# Biopellets



## caker_chris (Apr 22, 2010)

What are your views on this relitively new product?

Does anyone use them?

Personally I vodka dose but after seeing and reading these, it seems better, safer and less work.

What do you guys and gals think?


----------



## ameekplec. (May 1, 2008)

I dose vodka, and it's just as little work, since I have it being dosed via a doser.

I think they're neat, but won't be trying them - I've heard from enough people the troubles that they've been having long term with them. And with so many brands out there, and not knowing entirely what's in each pellet, I feel safer dosing 40% ethanol in my tank.


----------



## caker_chris (Apr 22, 2010)

ameekplec. said:


> I dose vodka, and it's just as little work, since I have it being dosed via a doser.
> 
> I think they're neat, but won't be trying them - I've heard from enough people the troubles that they've been having long term with them. And with so many brands out there, and not knowing entirely what's in each pellet, I feel safer dosing 40% ethanol in my tank.

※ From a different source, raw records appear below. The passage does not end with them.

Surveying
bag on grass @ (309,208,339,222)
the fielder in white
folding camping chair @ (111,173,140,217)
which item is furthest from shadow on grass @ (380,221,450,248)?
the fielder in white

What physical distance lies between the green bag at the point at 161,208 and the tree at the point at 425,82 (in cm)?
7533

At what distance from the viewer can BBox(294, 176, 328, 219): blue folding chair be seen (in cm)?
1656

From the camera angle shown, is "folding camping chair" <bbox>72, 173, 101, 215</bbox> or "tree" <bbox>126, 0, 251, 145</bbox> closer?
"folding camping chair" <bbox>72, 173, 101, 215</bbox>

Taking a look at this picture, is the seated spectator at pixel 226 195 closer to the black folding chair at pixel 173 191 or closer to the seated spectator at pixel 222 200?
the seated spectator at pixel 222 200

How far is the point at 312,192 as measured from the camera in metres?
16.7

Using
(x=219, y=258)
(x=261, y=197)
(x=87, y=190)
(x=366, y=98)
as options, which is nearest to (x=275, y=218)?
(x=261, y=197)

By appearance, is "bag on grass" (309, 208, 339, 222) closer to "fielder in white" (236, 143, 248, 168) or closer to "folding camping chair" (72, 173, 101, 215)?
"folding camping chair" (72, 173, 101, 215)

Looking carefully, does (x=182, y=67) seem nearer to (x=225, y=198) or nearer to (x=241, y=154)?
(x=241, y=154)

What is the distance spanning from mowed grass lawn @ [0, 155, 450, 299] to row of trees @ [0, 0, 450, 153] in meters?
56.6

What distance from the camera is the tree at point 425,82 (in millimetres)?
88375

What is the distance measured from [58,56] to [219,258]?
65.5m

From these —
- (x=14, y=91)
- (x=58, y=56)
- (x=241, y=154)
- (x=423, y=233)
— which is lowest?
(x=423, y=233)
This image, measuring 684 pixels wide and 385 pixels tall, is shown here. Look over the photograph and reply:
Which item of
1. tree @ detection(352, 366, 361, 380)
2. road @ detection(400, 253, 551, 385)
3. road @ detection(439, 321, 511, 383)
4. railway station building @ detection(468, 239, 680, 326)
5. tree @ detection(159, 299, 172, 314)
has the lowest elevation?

Tell me, do you dose just straight vodka or do you mix vodka and sugar?


----------



## ameekplec. (May 1, 2008)

Straight ethanol.


----------



## Big Ray (Dec 8, 2009)

good chart on different pellets and ... .

http://coralmagazine.coverleaf.com/coral/20100910?sub_id=DszPBGS23GCmQ#pg73

and a better article : 
http://www.coralmagazine-us.com/content/probiotics-demystified

if you have any questions I can forward it to Murray,

personally, Id say go with Zeovit  costs more, takes more work, but WOW ... u have seen pics ... lol


----------



## KeMo (Sep 3, 2010)

Good Reads still reading thanks BR


----------



## gucci17 (Oct 11, 2007)

I plan on using biopellets. As for the brand, I'm not sure yet. There seems to be more and more that are coming out. I've seen the short term results and it looks good but long term wise, I really don't know how it will turn out.


----------